§ **Records for the task**
____
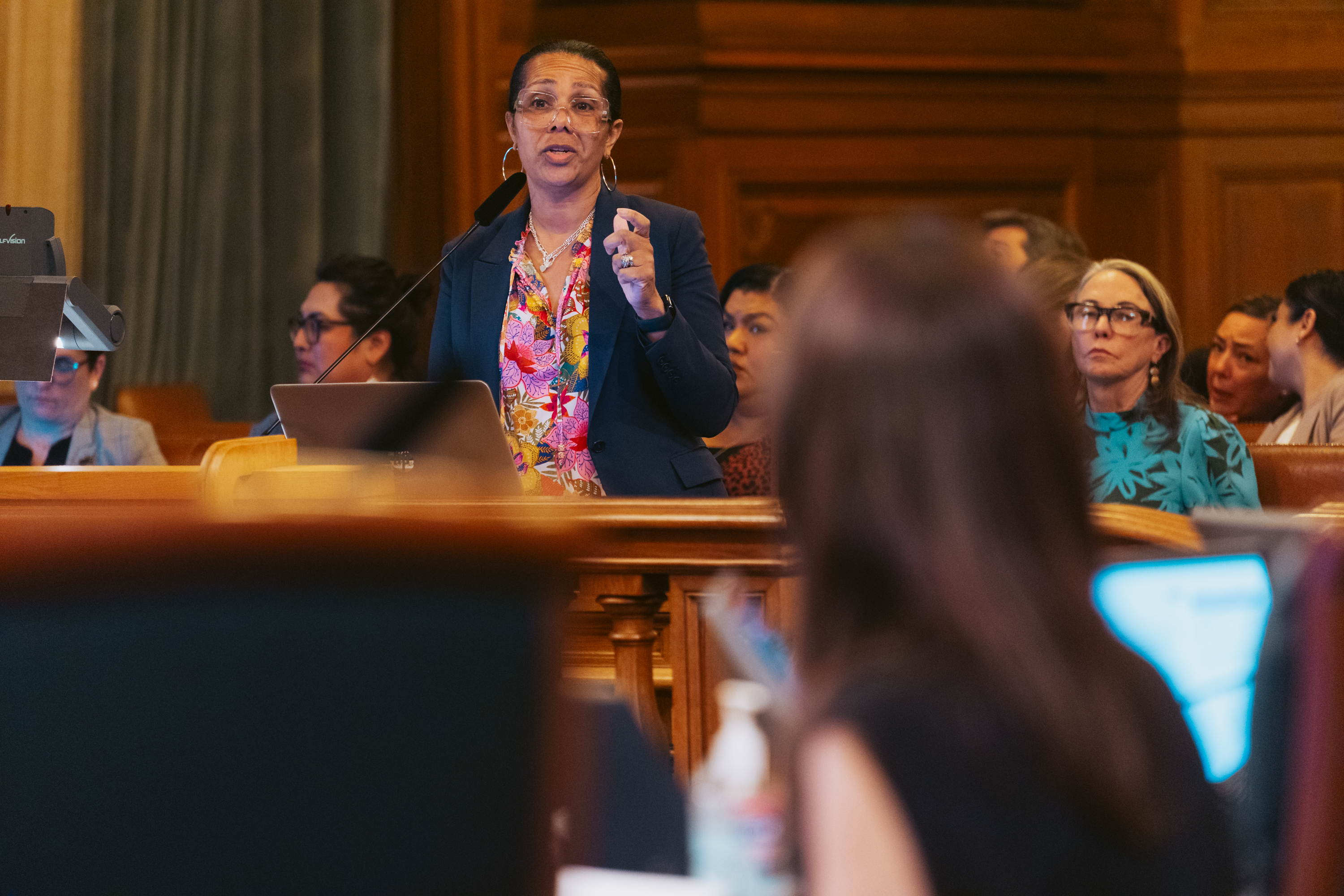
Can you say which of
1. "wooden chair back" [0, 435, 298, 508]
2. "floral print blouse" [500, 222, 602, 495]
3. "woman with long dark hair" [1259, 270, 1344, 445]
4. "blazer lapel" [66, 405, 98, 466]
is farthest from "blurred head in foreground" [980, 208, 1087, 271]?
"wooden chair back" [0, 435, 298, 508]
____
§ **What to produce**
Please reproduce the data above word for word, leaving out the picture.

§ **Solution to this problem**
Can you say which of
1. "wooden chair back" [0, 435, 298, 508]
2. "floral print blouse" [500, 222, 602, 495]
3. "woman with long dark hair" [1259, 270, 1344, 445]
4. "blazer lapel" [66, 405, 98, 466]
is farthest from "blurred head in foreground" [980, 208, 1087, 271]?
"wooden chair back" [0, 435, 298, 508]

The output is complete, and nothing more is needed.